The original grant of the township of Groton was made by the General Court, on May 25, 1655, and gave to the proprietors a tract of land eight miles square; though during the next year this was modified so that its shape varied somewhat from the first plan. It comprised all of what is now Groton and Ayer, nearly all of Pepperell and Shirley, large parts of Dunstable and Littleton, smaller parts of Harvard and Westford, Massachusetts, and a portion of Nashua, New Hampshire. The grant was taken out of the very wilderness, relatively far from any other town, and standing like a sentinel on the frontiers. Lancaster, fourteen miles away, was its nearest neighbor in the southwesterly direction on the one side; and Andover and Haverhill, twenty and twenty-five miles distant, more or less, in the northeasterly direction on the other. No settlement on the north stood between it and the settlements in Canada. Chelmsford and Billerica were each incorporated about the same time, though a few days later.

When the grant was made, it was expressly stipulated that Mr. Jonathan Danforth, of Cambridge, with such others as he might desire, should lay it out with all convenient speed in order to encourage the prompt settlement of a minister; and furthermore that the selectmen of the town should pay a fair amount for his services. During the next year a petition, signed by Deane Winthrop and seven others, was presented to the General Court asking for certain changes in the conditions, and among them the privilege to employ another "artist" in the place of Mr. Danforth, as he was overrun with business. The petition was referred to a committee who reported favorably upon it, and the request was duly granted. Formerly a surveyor was called an artist, and in old records the word is often found with that meaning.

> Items
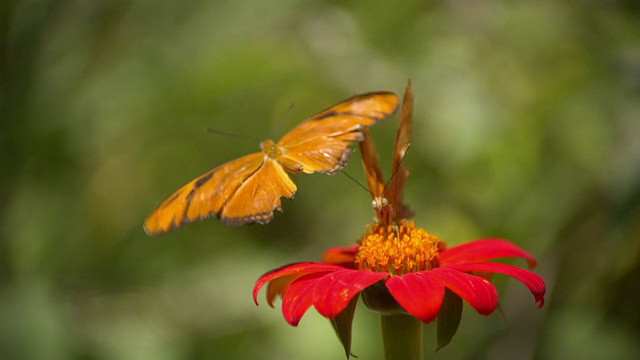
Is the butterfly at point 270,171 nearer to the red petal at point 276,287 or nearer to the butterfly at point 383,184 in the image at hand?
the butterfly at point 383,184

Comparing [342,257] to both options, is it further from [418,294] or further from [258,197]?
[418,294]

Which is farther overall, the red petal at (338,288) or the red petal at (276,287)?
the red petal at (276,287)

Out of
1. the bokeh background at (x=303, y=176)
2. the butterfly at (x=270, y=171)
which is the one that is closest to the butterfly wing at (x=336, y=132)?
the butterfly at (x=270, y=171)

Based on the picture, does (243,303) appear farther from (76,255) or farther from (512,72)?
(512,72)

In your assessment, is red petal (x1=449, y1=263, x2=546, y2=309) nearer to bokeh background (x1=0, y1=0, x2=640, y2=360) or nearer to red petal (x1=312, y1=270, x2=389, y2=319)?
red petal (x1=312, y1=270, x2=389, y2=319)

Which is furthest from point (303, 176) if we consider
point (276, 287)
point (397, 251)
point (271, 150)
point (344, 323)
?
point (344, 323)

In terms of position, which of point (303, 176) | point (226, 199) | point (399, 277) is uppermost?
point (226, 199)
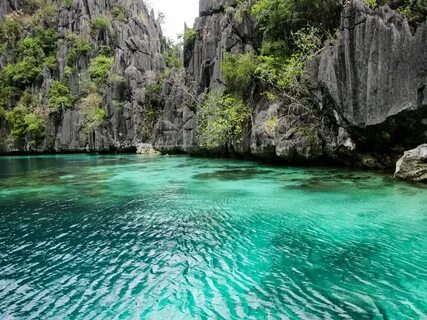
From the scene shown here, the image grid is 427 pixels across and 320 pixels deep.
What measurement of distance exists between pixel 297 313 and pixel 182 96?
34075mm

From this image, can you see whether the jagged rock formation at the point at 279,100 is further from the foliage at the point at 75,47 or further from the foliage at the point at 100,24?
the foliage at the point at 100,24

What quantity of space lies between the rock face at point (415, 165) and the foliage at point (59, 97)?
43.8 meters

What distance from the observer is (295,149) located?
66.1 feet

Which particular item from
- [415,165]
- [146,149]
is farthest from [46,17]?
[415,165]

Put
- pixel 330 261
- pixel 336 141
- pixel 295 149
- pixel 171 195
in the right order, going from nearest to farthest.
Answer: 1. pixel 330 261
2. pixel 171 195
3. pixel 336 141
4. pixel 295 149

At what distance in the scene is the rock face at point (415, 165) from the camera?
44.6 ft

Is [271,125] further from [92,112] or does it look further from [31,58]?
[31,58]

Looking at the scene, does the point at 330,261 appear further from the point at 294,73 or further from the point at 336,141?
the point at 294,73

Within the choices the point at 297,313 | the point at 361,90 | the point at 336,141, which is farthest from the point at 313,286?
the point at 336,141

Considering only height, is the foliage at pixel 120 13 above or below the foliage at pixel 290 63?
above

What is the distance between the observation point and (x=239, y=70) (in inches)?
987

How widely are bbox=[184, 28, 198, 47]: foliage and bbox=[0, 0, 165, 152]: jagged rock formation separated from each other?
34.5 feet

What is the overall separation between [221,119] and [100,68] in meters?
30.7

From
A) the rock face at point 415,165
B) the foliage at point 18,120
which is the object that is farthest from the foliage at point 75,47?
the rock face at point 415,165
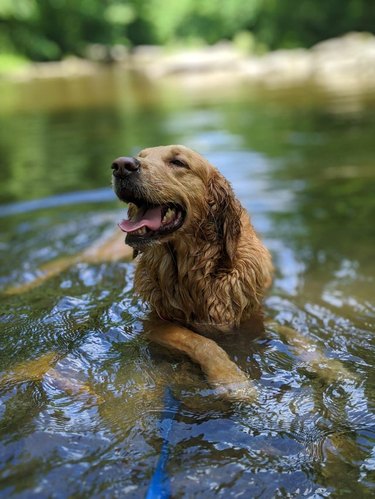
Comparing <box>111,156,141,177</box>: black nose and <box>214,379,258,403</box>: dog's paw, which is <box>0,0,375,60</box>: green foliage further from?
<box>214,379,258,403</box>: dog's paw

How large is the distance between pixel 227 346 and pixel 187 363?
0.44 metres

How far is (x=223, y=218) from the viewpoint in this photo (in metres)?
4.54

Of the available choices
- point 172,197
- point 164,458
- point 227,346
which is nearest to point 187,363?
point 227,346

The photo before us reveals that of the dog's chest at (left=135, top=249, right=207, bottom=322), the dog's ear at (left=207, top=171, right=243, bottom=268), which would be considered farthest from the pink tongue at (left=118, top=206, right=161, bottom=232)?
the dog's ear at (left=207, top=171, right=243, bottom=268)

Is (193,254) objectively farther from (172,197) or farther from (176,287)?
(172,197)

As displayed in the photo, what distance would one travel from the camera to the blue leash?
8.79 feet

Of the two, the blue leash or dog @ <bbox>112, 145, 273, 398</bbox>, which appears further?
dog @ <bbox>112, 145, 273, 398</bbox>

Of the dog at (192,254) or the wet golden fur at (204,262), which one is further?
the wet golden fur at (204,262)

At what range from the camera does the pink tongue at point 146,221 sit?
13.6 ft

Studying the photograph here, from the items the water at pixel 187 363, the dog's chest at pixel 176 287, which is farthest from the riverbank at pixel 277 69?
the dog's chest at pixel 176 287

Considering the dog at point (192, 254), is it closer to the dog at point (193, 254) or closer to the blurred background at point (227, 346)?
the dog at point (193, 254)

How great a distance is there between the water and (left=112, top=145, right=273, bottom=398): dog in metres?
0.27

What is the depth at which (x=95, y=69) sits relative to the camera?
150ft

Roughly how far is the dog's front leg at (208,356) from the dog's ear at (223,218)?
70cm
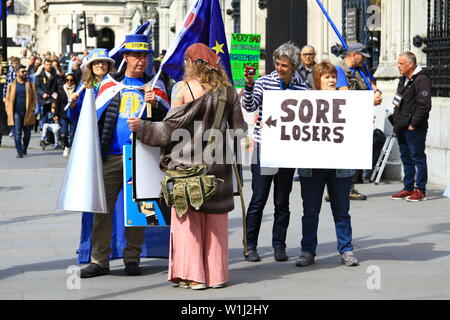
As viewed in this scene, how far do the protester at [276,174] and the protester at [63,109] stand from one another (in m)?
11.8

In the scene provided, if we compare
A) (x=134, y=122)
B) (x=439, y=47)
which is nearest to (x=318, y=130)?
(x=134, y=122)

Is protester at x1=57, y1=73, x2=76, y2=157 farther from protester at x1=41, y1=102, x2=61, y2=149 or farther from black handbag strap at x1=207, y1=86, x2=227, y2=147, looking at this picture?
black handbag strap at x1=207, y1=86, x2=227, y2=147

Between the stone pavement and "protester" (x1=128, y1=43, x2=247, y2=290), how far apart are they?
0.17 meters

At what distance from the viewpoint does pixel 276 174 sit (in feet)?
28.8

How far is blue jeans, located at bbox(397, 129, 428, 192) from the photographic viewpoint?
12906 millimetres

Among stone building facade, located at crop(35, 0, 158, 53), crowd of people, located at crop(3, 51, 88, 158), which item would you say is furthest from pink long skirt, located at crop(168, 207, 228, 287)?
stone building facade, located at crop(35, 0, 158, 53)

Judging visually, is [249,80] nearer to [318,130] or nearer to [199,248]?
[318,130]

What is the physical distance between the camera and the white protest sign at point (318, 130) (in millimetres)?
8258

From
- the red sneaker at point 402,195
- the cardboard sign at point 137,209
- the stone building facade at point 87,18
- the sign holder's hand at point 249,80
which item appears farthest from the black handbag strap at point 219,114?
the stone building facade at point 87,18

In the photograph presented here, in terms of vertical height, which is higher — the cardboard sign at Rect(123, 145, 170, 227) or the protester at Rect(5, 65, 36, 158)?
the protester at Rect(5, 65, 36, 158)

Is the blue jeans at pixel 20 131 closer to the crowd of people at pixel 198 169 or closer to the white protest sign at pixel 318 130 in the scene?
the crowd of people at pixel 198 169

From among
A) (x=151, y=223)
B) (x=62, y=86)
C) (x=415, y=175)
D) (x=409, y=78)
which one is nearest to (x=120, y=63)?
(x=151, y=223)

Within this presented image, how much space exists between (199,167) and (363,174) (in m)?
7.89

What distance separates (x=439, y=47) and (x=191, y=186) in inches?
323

> Exercise brief
In the passage on the Groton township grant, what reason did the petition give for employing another surveyor in place of Mr. Danforth?

> Task result
He was overrun with business.